Le ministre de l'Agriculture, Stéphane Le Foll, a assuré mercredi que l'interdiction des OGM en France était désormais « sécurisée juridiquement », après « deux bonnes nouvelles » sur le sujet venant de Bruxelles et Paris.

« Le Conseil des ministres [de l'UE] a trouvé un accord sur une évolution du cadre réglementaire européen. La France a obtenu gain de cause », s'est réjoui le ministre auprès de l'AFP.

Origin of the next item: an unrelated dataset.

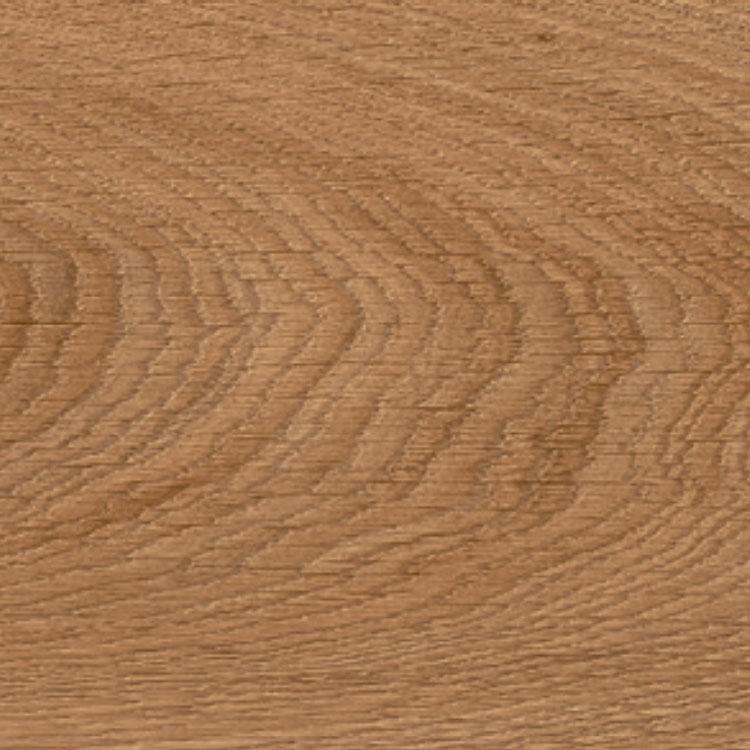 Pilt Näidis Moduleo 55 Impressive laurel oak 51822 click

L'UE a trouvé un accord, ce mercredi, pour autoriser la culture des OGM sur son territoire, sous réserve de la possibilité pour les États réfractaires d'interdire les semis dans leurs champs. « Chaque pays pourra décider de les interdire ou pas en fonction de critères objectifs » et en prenant en compte « les coûts/bénéfices » qu'apporteraient de telles cultures, a expliqué Stéphane Le Foll. « Cela sécurise juridiquement les décisions car, aujourd'hui, on était toujours dépendant du Conseil d'État » qui pouvait objecter que l'interdiction n'était pas conforme à la législation européenne, s'est-il félicité.

« La deuxième bonne nouvelle vient du Conseil constitutionnel qui a considéré que la loi interdisant la culture du maïs transgénique pouvait s'appliquer », a-t-il ajouté. Au début de mai, le Parlement a interdit la culture du maïs transgénique en France après l'adoption d'une proposition de loi destinée à sécuriser juridiquement l'interdiction du Mon810 de la firme américaine Monsanto. Mais 120 parlementaires de l'UMP avaient saisi les juges du Palais-Royal contre le texte.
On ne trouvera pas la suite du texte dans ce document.